Bad eating habits – such as sugar addiction, thoughtless snacking and a tendency to take 2nd or 3rd helpings without even thinking – go into overdrive at this time of year.
So how can we pay more attention to what we’re putting into our bodies – to enjoy the festive season without thoughtless over-indulgence?
Mindful eating helps people to make conscious food choices by becoming more aware of hunger cues and cultivating self-acceptance.
Here is how we can reduce over-eating.
At meal times, put away your phone, turn off the TV, and ask any family or flatmates to pipe down as you sit down to dinner.
While going through an entire meal in pure silence may be a bit much for most of us, just deciding to spend the first 3-5 minutes of a meal in peaceful contemplation of each tasty morsel can be enough.
Come To Your Senses
Before you dig into your meal, have a mindful moment with it.
Sit down, tune into your stomach and notice how hungry you feel. Then look at the food and really study its colours, the shape and textures. Before you take the first bite, close your eyes, inhale deeply and savor the fragrant aroma.
If you’re a righty, how about putting your fork or spoon in your left hand for a change?

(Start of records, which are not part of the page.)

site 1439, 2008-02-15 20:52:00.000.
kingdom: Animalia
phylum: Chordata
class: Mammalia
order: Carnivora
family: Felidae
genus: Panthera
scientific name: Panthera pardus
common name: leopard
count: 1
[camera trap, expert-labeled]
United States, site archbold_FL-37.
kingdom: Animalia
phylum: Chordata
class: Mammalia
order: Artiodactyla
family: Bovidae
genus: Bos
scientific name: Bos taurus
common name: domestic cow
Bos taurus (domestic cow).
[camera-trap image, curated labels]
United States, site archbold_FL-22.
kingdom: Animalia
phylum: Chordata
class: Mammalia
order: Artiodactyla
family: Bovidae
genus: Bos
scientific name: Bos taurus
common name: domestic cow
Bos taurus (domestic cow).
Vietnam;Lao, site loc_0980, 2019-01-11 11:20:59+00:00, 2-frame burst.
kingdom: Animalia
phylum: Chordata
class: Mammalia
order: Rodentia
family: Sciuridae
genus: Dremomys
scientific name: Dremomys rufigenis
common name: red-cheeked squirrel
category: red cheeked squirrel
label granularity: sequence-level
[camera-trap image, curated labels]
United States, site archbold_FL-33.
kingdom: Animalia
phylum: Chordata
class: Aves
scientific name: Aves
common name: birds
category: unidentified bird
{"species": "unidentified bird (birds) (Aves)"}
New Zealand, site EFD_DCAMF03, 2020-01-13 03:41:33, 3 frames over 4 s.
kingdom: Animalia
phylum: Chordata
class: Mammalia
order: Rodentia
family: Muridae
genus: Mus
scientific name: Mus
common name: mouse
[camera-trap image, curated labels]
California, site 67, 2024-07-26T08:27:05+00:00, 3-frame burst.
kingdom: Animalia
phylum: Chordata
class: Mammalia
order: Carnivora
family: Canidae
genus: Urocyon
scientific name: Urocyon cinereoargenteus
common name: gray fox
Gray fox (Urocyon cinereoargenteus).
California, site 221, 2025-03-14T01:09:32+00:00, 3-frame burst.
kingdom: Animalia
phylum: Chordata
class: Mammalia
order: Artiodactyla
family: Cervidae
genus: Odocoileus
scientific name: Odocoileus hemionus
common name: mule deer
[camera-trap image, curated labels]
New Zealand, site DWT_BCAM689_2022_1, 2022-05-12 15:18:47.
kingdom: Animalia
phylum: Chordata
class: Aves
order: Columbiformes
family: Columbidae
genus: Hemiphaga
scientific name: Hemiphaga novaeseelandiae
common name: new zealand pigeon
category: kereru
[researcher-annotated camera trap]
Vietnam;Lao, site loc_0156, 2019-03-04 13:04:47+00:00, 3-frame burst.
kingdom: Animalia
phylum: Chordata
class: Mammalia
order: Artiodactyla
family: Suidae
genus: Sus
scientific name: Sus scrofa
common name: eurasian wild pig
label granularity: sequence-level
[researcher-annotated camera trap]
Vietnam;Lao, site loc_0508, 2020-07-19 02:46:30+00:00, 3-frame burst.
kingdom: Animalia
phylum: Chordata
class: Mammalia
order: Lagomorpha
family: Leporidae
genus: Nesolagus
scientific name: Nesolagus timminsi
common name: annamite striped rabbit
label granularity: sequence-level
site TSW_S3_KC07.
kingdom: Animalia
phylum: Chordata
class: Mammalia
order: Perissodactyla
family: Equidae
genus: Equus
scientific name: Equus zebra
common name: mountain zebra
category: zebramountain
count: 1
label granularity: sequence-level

You’ll have to work a little harder on hand-mouth coordination, which will shift you out of autopilot or mindless eating (i.e. wolfing down your lunch in seconds) into mindful eating which involves eating consciously, staying more focused during mealtimes and, ultimately, eating less while still feeling satisfied.
Chew It Over
Putting your fork down between bites of food is a great way of making sure you take the time to chew your food properly, rather than letting yourself mindlessly pick at your plate for your next bite.
Know When To Stop
How do you know when it’s the end of meal time? Do you listen to external cues or your own internal ones?
External cues are things like your waiter removing your plate, the end of lunch hour, or an empty bag of popcorn. It’s important to listen to internal cues like feeling full, considering the portion size that’s right for you, or feeling thirsty.